Assignment | The listing must be copied out in full and exactly; no images go with it.

Task input |
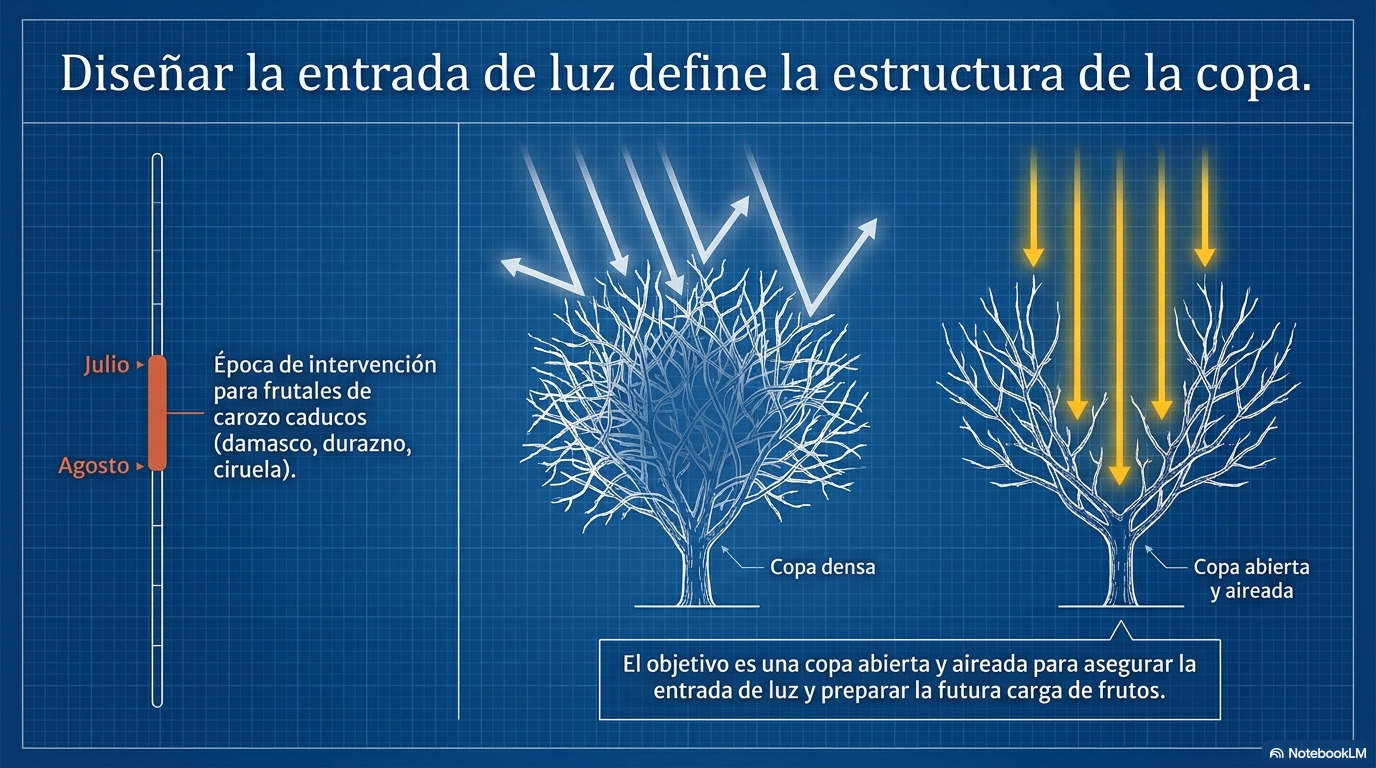 Diseñar la entrada de luz define la estructura de la copa.

Julio

Agosto

Época de intervención para frutales de carozo caducos (damasco, durazno, ciruela).

Copa densa

Copa abierta y aireada

El objetivo es una copa abierta y aireada para asegurar la entrada de luz y preparar la futura carga de frutos.

NotebookLM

Result of this task |
 Diseñar la entrada de luz define la estructura de la copa.

Julio

Agosto

Época de intervención para frutales de carozo caducos (damasco, durazno, ciruela).

Copa densa

Copa abierta y aireada

El objetivo es una copa abierta y aireada para asegurar la entrada de luz y preparar la futura carga de frutos.

NotebookLM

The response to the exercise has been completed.